The Hocken is planning to have the entire Beattie collection digitised by the end of the 12-month project, with online access to the collection available from early next year.
Scott-Fyfe is also hoping to digitise some other archival material related to Kāi Tahu, similarly working with advice from mana whenua and the iwi’s Archives Team.
The physical task of digitising the material is being undertaken by a leading digitisation specialist, New Zealand Micrographic Services, at the Hocken, financed by a University of Otago Alumni grant.
Hocken Librarian, Catherine Hammond, says digitisation is important for preservation, particularly of fragile material held by the Hocken.

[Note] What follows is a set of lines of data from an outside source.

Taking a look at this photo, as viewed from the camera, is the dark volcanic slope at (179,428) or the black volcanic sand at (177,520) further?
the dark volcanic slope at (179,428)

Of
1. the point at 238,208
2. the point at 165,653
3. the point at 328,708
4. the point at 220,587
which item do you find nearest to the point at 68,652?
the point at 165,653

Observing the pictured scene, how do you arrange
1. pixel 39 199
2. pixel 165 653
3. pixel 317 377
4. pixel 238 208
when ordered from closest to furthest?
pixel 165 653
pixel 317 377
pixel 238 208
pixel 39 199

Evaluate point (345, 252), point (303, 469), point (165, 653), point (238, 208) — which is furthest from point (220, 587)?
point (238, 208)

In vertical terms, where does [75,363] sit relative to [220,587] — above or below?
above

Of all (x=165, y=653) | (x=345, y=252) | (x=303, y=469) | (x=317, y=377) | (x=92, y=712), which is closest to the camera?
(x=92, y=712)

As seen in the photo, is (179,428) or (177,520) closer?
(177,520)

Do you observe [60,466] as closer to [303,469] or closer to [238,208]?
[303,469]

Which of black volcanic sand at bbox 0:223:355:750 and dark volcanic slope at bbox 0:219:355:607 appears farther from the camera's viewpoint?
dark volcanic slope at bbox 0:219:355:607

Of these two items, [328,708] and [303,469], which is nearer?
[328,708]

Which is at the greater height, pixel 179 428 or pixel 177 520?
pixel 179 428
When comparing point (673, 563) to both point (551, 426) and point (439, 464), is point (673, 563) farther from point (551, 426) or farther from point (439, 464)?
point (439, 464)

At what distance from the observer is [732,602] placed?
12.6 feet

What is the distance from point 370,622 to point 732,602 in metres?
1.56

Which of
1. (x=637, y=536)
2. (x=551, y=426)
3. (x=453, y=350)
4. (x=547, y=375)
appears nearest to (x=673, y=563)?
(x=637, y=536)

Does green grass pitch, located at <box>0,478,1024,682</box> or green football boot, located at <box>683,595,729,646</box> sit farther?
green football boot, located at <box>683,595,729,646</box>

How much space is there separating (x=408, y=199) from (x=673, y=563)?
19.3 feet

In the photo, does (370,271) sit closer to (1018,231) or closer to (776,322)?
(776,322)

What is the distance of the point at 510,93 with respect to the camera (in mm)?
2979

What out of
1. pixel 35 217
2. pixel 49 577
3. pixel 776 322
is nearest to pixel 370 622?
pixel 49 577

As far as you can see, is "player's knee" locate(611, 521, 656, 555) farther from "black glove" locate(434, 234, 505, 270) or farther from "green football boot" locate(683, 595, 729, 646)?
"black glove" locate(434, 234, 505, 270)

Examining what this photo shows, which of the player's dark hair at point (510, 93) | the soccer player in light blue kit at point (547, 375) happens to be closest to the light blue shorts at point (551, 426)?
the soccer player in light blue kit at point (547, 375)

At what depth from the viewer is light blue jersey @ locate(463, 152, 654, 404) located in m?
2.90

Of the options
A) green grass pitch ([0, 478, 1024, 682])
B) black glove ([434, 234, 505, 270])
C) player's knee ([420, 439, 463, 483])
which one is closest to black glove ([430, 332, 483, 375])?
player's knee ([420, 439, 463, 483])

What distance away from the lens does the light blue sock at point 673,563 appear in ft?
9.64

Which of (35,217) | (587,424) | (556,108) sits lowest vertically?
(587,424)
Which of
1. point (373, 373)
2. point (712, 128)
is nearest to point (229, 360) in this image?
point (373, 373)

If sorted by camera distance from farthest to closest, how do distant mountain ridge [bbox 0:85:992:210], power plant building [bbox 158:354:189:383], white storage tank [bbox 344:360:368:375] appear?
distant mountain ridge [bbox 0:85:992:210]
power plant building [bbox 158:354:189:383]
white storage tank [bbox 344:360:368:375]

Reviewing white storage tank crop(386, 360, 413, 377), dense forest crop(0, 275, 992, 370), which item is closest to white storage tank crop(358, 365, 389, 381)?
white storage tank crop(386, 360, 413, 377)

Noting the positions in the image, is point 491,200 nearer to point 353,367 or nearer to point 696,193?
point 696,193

She says digitisation also has the obvious benefit of broadening access to material by making it available to researchers around the world, in addition to publicising the Hocken’s collections.
“What we want to do is highlight the strengths and the richness of the collections.”
Blackman says the Hocken has been digitising material, mainly artworks and photographs, for several decades. Many of the artworks have been made available online through the University’s OURHeritage (Otago University Research Heritage) database, and the photographs via the Hocken’s popular Snapshop database and its Hākene database.
The Hocken, in collaboration with the University’s Centre for Research on Colonial Culture, has also digitised and put online the letters and journals of the missionary, Samuel Marsden, via the Marsden Online Archive.
Hammond notes, however, that only a small proportion of the Hocken’s “amazing research collections” has been digitised so far, and only some of that is currently available online. The vast majority of users (and the Hocken gets up to 5,000 research visits each year) still front up to the Anzac Avenue building in Dunedin to view original material.
Although the current project only runs for a year, Hammond says they will be looking to continue the Hocken’s digitisation programme beyond that.
Hand-in-hand with the current digitisation project, the Hocken is re-developing its digital delivery platform on its website.
Blackman says this will bring together existing online material such as the Snapshop database; a host of digital copies of mainly artworks and photographs created over the years in various one-off digitisation projects, but not previously put online; and the newly digitised Kāi Tahu material. The Hocken is hoping to launch the redeveloped site by the end of the year.
As part of the redevelopment, a digital unit has been established at the Hocken, led by a newly-appointed Senior Imaging Technician, Richard Munro.
“The Hocken has about 400,000 books, and about 11 linear kilometres of archives, more than 17,000 artworks and well over 1 million photographs, so it is always going to be a percentage that is digitised,” Hammond says.
She says she can envisage a time, however, when significant parts of the collections at the Hocken will be available to online researchers globally.